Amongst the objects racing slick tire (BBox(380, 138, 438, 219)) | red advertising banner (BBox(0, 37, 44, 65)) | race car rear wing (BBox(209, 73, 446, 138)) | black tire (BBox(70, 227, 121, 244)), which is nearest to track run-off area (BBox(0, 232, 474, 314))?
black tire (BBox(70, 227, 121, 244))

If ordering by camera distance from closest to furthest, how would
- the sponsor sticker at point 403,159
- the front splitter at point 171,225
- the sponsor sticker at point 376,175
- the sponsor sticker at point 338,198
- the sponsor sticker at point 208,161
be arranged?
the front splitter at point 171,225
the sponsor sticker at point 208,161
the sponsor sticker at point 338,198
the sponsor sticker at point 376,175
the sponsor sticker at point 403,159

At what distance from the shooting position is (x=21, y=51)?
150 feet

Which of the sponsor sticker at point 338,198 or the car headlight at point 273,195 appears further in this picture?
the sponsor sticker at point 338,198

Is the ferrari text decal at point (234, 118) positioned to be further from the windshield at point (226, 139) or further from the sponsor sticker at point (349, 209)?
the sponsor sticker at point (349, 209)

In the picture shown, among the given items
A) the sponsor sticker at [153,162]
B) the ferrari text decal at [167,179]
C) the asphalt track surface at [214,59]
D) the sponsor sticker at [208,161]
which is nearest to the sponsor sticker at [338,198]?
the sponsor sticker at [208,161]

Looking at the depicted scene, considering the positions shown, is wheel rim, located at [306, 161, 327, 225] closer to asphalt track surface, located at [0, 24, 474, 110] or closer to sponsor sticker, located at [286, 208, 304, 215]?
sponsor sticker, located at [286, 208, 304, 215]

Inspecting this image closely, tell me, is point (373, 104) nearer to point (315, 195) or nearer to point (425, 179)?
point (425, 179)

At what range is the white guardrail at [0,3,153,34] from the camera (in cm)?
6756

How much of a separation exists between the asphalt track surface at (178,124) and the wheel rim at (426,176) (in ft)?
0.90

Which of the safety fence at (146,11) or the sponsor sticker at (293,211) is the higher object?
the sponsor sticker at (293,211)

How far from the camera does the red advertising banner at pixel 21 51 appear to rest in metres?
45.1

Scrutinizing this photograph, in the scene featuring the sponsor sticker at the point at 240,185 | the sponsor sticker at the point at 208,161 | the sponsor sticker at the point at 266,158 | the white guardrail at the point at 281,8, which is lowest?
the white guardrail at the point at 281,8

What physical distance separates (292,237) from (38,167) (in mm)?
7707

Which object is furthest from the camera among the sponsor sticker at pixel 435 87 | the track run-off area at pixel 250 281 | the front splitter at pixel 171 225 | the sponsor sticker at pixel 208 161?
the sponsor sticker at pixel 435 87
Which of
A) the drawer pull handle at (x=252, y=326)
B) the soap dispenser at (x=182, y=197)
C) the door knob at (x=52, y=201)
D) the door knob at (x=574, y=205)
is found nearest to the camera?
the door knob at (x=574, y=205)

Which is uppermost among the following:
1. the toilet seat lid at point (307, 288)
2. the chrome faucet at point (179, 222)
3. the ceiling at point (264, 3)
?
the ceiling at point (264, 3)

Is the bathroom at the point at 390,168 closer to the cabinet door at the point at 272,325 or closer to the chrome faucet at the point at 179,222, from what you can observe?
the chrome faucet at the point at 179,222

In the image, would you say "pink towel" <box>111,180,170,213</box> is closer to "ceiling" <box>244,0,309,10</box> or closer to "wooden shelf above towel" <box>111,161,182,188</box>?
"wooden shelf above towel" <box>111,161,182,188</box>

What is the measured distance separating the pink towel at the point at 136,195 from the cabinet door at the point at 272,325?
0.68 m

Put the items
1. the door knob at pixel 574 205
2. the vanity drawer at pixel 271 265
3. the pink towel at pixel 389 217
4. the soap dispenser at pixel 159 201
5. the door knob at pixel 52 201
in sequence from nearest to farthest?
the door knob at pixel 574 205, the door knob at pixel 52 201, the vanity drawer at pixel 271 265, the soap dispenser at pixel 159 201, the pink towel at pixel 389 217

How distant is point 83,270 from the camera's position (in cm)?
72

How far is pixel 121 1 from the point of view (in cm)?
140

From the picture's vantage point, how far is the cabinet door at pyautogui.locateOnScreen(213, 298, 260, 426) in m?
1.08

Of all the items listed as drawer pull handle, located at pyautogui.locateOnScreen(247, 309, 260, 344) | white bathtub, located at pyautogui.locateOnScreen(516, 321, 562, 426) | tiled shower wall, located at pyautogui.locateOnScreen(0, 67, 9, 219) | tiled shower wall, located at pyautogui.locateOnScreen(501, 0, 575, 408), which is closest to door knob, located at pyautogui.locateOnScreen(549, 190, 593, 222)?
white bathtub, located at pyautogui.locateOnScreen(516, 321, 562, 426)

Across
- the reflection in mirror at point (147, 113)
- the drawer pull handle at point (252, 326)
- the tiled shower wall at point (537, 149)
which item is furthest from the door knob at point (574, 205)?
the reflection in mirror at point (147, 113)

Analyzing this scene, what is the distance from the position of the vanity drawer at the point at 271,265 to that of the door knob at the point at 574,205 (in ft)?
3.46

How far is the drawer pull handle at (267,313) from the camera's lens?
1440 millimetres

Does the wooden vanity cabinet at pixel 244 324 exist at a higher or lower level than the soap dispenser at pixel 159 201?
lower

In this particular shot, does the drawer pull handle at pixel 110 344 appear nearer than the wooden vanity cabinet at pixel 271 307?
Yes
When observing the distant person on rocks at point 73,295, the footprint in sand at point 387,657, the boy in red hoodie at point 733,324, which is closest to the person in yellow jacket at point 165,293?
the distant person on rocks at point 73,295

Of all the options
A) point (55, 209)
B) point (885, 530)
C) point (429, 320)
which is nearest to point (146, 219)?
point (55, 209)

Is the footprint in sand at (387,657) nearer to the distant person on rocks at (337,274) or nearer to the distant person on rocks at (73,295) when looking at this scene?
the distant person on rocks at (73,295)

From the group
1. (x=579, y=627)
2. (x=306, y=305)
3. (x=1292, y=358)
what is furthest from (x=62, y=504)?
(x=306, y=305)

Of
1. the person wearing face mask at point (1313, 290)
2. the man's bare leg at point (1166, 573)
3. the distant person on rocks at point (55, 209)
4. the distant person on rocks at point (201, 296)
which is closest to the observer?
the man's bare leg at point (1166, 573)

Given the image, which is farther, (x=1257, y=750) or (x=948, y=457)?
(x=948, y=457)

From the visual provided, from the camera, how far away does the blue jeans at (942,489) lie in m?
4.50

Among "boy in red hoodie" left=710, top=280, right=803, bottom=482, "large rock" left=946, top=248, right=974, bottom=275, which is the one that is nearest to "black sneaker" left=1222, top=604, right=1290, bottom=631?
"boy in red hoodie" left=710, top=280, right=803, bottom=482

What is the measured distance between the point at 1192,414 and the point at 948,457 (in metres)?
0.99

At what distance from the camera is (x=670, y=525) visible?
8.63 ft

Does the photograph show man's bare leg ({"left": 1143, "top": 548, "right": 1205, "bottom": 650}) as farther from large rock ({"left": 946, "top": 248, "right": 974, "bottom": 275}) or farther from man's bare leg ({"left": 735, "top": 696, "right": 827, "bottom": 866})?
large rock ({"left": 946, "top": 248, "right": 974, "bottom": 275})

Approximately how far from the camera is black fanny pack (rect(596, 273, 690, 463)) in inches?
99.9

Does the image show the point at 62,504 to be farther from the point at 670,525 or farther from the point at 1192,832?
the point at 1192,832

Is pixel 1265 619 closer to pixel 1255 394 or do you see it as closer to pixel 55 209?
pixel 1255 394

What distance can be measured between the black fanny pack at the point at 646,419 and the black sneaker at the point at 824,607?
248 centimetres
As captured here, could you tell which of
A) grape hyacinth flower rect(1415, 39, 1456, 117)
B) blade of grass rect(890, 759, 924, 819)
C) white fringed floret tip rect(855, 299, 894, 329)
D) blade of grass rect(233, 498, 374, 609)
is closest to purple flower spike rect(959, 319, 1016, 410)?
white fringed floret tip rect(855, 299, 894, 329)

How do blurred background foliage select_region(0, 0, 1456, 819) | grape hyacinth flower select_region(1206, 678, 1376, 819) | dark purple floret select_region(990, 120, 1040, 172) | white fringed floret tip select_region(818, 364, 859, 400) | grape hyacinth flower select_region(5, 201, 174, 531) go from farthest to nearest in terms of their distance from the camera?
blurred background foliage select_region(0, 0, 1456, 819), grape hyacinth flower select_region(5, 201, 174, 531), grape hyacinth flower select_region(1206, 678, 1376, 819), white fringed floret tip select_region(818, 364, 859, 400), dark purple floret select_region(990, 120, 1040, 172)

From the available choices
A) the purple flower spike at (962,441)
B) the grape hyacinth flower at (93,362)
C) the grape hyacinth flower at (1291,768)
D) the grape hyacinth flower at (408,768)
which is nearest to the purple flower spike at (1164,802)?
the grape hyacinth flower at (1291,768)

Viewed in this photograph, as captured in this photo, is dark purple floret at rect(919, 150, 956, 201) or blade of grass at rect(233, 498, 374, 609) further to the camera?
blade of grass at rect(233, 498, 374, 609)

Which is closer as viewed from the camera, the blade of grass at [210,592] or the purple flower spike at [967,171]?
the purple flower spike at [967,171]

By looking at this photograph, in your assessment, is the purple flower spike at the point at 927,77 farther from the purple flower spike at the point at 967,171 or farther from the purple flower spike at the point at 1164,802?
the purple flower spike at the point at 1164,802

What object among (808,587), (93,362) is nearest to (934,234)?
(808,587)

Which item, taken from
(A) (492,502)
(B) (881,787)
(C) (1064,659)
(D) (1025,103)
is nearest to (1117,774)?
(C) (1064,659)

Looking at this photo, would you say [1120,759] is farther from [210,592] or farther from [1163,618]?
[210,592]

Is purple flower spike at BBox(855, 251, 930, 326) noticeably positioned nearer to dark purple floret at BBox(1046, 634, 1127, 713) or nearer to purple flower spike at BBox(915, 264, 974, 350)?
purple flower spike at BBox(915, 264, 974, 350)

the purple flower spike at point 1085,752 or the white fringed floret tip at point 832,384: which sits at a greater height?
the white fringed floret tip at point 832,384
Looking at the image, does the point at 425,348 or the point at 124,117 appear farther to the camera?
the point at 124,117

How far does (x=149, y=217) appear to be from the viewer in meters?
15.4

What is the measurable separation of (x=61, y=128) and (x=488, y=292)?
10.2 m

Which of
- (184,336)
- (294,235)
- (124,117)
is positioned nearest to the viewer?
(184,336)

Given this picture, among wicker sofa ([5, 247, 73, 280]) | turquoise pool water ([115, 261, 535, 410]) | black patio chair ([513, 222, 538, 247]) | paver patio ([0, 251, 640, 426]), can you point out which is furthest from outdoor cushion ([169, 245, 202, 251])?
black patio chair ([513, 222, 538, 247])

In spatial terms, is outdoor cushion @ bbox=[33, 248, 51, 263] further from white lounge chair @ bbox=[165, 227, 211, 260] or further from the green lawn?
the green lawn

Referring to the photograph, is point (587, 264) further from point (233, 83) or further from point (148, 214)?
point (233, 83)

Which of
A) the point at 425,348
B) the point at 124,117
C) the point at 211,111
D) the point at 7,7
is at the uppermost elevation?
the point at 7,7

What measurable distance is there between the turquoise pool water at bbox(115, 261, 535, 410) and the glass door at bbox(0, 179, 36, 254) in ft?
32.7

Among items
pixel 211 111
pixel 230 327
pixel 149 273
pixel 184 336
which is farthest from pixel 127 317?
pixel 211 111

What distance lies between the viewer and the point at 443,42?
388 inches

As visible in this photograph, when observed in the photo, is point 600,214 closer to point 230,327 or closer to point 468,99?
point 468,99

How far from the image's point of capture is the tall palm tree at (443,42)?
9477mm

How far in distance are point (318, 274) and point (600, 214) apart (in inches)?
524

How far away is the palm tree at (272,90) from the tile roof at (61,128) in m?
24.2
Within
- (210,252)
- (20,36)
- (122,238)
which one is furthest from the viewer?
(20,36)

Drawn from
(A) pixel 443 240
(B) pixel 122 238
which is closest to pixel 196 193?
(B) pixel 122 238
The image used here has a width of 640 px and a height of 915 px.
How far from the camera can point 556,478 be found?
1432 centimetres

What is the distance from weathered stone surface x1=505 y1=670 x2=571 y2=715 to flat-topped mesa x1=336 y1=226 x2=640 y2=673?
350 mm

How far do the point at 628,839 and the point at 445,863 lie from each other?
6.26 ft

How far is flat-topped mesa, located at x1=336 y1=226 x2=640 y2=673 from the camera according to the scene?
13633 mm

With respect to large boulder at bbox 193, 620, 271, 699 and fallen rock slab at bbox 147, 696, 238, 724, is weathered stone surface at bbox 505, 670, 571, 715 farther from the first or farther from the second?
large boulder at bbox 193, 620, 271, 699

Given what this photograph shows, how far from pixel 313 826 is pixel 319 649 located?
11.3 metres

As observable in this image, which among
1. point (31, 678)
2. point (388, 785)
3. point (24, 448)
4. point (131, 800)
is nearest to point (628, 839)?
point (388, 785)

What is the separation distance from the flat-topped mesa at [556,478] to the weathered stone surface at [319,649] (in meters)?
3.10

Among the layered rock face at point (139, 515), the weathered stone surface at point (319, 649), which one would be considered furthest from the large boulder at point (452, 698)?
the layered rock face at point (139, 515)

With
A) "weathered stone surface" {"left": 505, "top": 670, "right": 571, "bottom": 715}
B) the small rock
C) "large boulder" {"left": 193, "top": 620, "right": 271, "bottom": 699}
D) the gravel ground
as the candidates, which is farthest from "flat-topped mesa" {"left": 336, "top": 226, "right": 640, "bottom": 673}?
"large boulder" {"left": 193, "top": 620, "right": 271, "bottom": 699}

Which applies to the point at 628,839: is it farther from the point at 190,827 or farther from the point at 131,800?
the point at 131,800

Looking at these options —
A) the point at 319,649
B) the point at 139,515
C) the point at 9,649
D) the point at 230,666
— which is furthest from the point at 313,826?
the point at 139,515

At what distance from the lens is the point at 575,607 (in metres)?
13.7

********************

(STATED GOAL):
Reproduce the stretch of the listing from the line containing "At what distance from the lens" through the end of the listing, copying each line verbatim.

(CORRECT RESPONSE):
At what distance from the lens is the point at 575,607 (in metres)?
13.7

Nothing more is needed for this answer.